California on Wednesday declared a state of emergency after a death from the virus, one that brought the total for the US so far to 11. There are more than 150 cases in the country, spread over 16 states.

Ten of the 11 US deaths were in Washington state, but the outbreak has also flared up in Texas and Nebraska.

Investors sought the safety of bonds, the 10-year US Treasury yield dropped below 1% for the first time in history

The 10-year Treasury bond yield dropped below 1% for the first time in history on Tuesday, as investors grew increasingly worried about the novel coronavirus outbreak.

The 30-year yield in the meantime, followed suit, falling below 1.5% for the first time ever. Analysts were quoted as describing the bond market as “insane’’ as investors “redefine the idea of risk distribution’’. They also said the market is discounting a return to “quantitative easing’’ by the Fed and other central banks.

US government bond yields have been falling since the start of the year, but their fall accelerated as US financial markets reacted strongly over the past couple weeks to the potential economic damage from the spreading disease.

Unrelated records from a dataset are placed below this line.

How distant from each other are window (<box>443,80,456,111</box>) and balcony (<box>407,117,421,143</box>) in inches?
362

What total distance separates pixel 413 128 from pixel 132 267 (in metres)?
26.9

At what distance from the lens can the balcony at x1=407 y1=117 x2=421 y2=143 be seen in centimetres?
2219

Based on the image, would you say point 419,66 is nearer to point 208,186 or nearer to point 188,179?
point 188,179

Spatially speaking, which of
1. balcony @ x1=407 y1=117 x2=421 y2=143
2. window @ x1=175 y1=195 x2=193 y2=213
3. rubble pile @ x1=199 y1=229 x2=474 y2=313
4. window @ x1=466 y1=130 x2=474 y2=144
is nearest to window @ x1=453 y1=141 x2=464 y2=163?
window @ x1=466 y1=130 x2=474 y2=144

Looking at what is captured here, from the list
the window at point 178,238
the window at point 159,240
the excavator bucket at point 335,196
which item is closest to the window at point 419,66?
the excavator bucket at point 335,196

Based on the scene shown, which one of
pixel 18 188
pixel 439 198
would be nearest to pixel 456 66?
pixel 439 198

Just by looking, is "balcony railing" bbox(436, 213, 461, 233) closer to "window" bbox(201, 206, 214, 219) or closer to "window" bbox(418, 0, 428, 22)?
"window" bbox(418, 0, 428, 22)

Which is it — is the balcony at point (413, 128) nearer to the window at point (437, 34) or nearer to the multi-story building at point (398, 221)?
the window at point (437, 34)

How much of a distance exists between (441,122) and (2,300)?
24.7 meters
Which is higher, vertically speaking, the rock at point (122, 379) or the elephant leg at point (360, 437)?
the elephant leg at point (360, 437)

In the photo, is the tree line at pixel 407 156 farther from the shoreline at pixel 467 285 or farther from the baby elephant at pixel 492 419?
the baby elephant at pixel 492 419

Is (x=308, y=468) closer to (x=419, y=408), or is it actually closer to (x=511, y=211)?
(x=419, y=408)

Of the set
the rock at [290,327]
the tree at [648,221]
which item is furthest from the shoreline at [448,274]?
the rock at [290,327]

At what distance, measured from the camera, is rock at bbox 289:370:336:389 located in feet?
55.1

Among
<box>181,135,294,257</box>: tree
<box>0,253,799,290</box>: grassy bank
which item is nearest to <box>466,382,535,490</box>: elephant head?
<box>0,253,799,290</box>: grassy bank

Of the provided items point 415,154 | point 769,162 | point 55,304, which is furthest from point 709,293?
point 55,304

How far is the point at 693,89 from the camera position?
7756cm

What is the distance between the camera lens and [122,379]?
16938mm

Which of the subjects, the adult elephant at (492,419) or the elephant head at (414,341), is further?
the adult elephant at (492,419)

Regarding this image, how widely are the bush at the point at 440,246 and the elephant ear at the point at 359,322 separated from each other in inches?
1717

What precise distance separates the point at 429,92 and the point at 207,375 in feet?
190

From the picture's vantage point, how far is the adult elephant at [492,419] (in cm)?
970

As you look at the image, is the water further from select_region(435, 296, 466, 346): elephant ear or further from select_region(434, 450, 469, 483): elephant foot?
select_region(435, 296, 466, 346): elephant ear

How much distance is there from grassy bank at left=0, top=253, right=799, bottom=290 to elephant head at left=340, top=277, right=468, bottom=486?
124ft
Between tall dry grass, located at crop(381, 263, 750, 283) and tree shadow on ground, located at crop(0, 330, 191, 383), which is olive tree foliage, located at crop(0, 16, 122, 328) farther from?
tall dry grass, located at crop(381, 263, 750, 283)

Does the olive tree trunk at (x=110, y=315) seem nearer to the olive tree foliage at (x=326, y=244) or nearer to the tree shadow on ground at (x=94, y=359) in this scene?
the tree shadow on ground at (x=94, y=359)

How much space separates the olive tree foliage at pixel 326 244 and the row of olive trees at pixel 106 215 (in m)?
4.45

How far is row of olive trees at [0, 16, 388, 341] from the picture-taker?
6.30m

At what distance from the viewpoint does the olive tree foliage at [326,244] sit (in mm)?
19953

IMF announced US$50b aid package

The International Monetary Fund on Wednesday announced US$50b of support for countries hit by the coronavirus, to help poor and middle-income countries with weak health systems respond to the epidemic.

At the same time the fund said the spread of the coronavirus has erased expectations of stronger economic growth this year, and will push 2020 global output gains to their slowest rate since the financial crisis in 2008.

But IMF managing director Kristalina Georgieva warned that it is hard to forecast just how big the effect will be: “Global growth in 2020 will dip below last year’s levels, but how far it will fall and how long the impact will be is still difficult to predict”.

Analysts downgrade Singapore banks after Fed rate cut

Singapore banks came under scrutiny in the immediate aftermath of the Fed’s surprise rate cut, with the market’s consensus being that bank margins will be compressed. As a result, most analysts downgraded the banks.

CIMB for example, downgraded the sector from “overweight’’ to “neutral’’ as its analysts expect a net interest margin (NIM) compression of 10-12 basis points. They also factored in a “highly probable’’ further rate cut at the 17-18th Federal Open Markets Committee meeting. “The resilience in Singapore dollar rates may falter’’ said CIMB.

DBS Group in the meantime, is forecasting a 6-9 basis points NIM decline across the banks. “Following the Fed’s move, as well as Hong Kong’s rate cut in tandem, we believe there is further SIBOR/SOR (Singapore Interbank Offered Rate/ Swap Offer Rate) said DBS.

Local share buybacks rise in February

The Singapore Exchange reported that 17 companies performed share buybacks totalling $68m in February, compared to $30m in January and 2019’s average of $49m.

DBS, Keppel Corp and Silverlake Axis accounted for most of the activity. DBS’s buybacks alone amounted to $43m, or about 63% of the total. The Straits Times Index recorded a 4.5% loss in Feb.